Marriott’s Starwood database hacked, 500 million may be affected
(Reuters) - Marriott International Inc said yesterday that hackers accessed about 500 million records in its Starwood Hotels reservation system in an attack that began four years ago, exposing personal data of customers including some payment card numbers.
Shares fell 5 percent after disclosure of the hack, one of the largest in history, which prompted regulators in Britain and at least three U.S. states to announce plans to look into the attack.
The hack began in 2014, before Marriott offered to buy Starwood for $12.2 billion in November 2015, acquiring brands including Sheraton, Ritz Carlton and Westin to create the world’s largest hotel operator.
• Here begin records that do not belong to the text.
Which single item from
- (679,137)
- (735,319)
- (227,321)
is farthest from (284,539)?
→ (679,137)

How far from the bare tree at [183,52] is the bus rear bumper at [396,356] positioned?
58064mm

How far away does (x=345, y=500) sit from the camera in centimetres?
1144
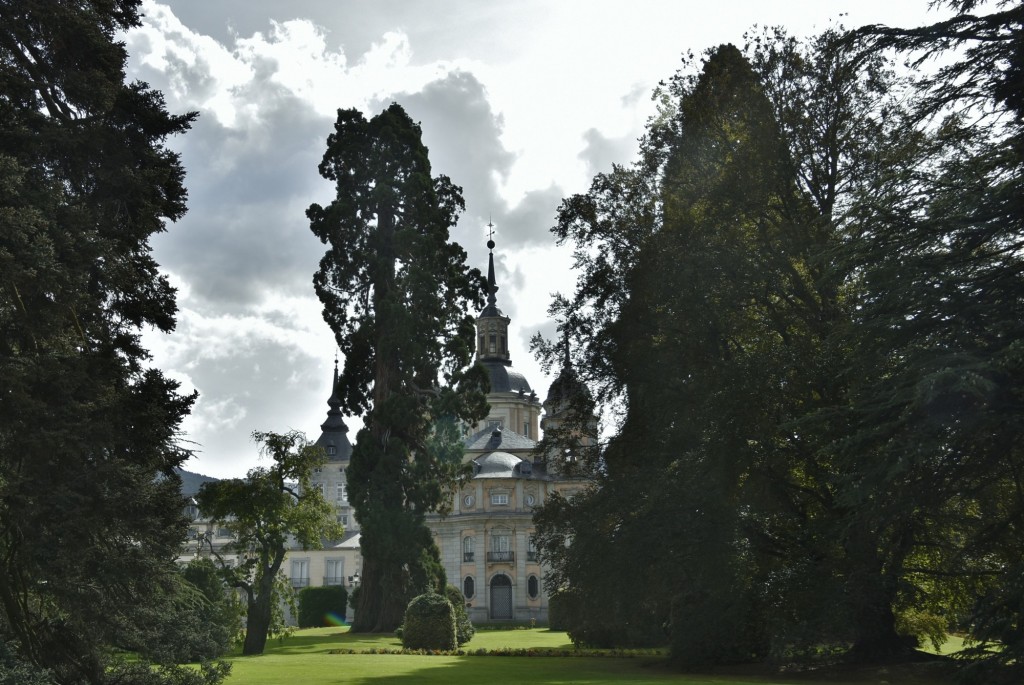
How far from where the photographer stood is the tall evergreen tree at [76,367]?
14906 mm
The company closed the Starwood deal in September 2016.
Passport details, phone numbers and email addresses of some 327 million Marriott customers were exposed, according to the company. Credit card data may have been taken for other customers, it said.
“What makes this serious is the number of people involved, the intimacy of the data that was taken and the long delay between the breach and discovery,” said Mark Rasch, a former U.S. federal cyber crimes prosecutor.
Customers complained to Marriott through its account on Twitter, where Starwood was among the top trending U.S. topics. Some criticized the company, using terms including “duped,” “angry” and “merger disaster” to describe the incident. Marriott said it learned of the breach on Sept. 8 when an internal security tool sent an alert about suspicious activity.
“We fell short of what our guests deserve,” Marriott Chief Executive Arne Sorenson said.